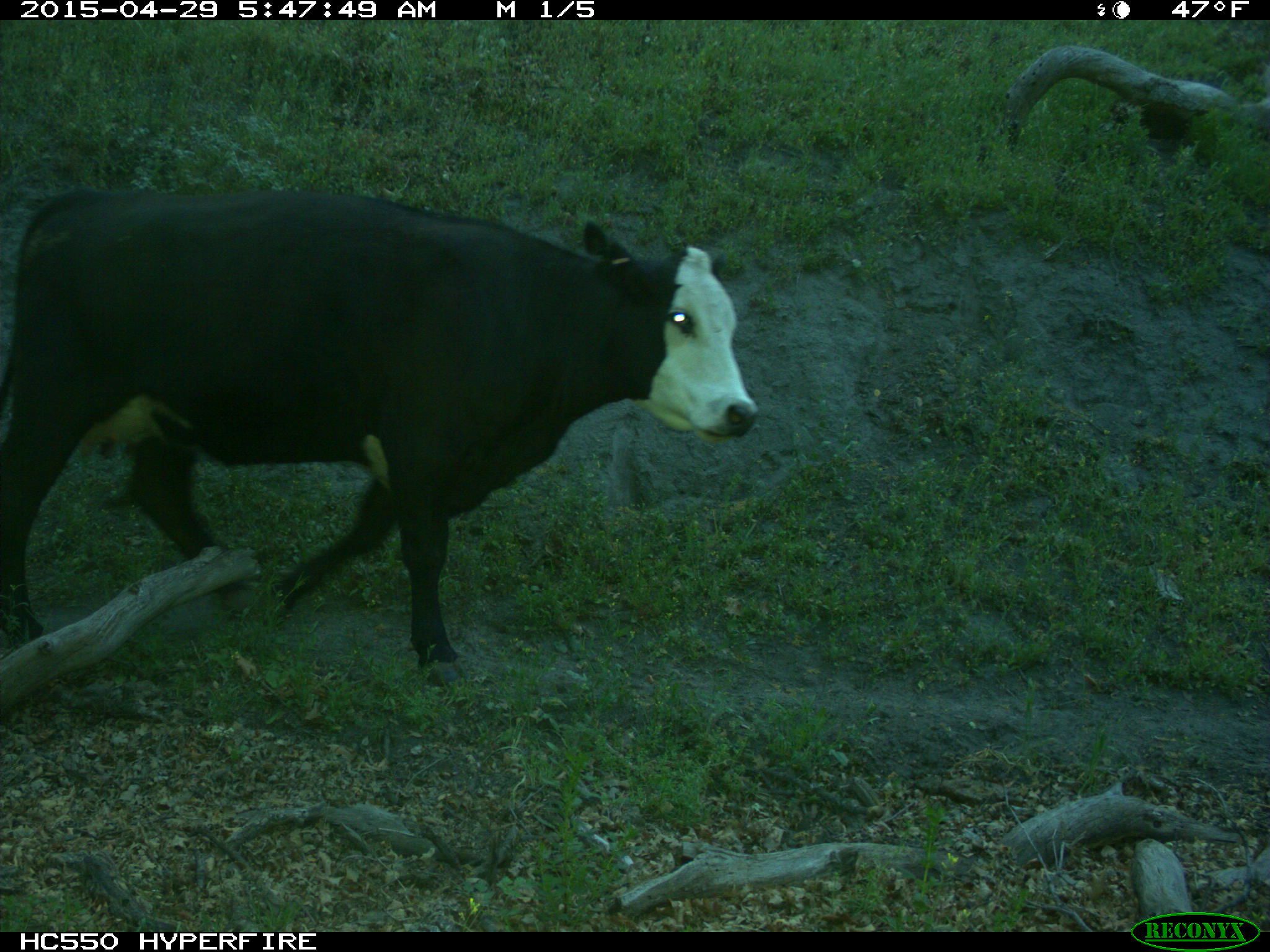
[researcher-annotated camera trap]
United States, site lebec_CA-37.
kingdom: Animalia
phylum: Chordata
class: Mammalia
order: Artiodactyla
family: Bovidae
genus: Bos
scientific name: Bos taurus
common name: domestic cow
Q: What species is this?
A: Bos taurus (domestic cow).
* * *
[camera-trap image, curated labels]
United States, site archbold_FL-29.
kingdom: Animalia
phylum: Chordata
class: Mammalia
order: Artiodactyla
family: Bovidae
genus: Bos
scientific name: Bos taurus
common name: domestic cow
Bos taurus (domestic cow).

What to work on
Every line above from the line with "[researcher-annotated camera trap]" to the line with "A: Bos taurus (domestic cow).", both included, must be reproduced exactly, and no other line may appear.

Problem solution
[researcher-annotated camera trap]
United States, site lebec_CA-37.
kingdom: Animalia
phylum: Chordata
class: Mammalia
order: Artiodactyla
family: Bovidae
genus: Bos
scientific name: Bos taurus
common name: domestic cow
Q: What species is this?
A: Bos taurus (domestic cow).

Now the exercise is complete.